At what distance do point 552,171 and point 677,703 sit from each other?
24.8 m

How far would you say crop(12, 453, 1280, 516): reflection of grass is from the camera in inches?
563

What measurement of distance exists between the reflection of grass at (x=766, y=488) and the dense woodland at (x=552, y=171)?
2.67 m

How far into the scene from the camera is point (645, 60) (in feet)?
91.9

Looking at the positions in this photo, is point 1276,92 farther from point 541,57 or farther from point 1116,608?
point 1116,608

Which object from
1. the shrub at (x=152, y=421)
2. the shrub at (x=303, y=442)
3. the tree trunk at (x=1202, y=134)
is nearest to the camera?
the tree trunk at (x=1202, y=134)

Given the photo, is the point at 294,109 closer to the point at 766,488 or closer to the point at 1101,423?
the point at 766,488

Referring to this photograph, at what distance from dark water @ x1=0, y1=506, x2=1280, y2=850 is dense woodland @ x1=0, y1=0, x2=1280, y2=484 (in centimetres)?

● **TASK DETAILS**: Put each line of the rows above into a numbered list, skipping any blank lines.

● **SOLUTION FOR THIS PROBLEM**:
1. At what distance do point 552,171 and point 677,703 sit from each other?
2. 24.8 m
3. How far would you say crop(12, 453, 1280, 516): reflection of grass is from the camera in inches?
4. 563
5. What measurement of distance exists between the reflection of grass at (x=766, y=488) and the dense woodland at (x=552, y=171)?
6. 2.67 m
7. How far into the scene from the camera is point (645, 60) (in feet)?
8. 91.9
9. Looking at the positions in this photo, is point 1276,92 farther from point 541,57 or farther from point 1116,608?
10. point 1116,608
11. Which object from
12. 1. the shrub at (x=152, y=421)
13. 2. the shrub at (x=303, y=442)
14. 3. the tree trunk at (x=1202, y=134)
15. is nearest to the camera?
16. the tree trunk at (x=1202, y=134)
17. Given the photo, is the point at 294,109 closer to the point at 766,488 or closer to the point at 1101,423?
18. the point at 766,488
19. Referring to this photograph, at what distance from dark water @ x1=0, y1=506, x2=1280, y2=850 is dense woodland @ x1=0, y1=0, x2=1280, y2=484 (in centimetres)?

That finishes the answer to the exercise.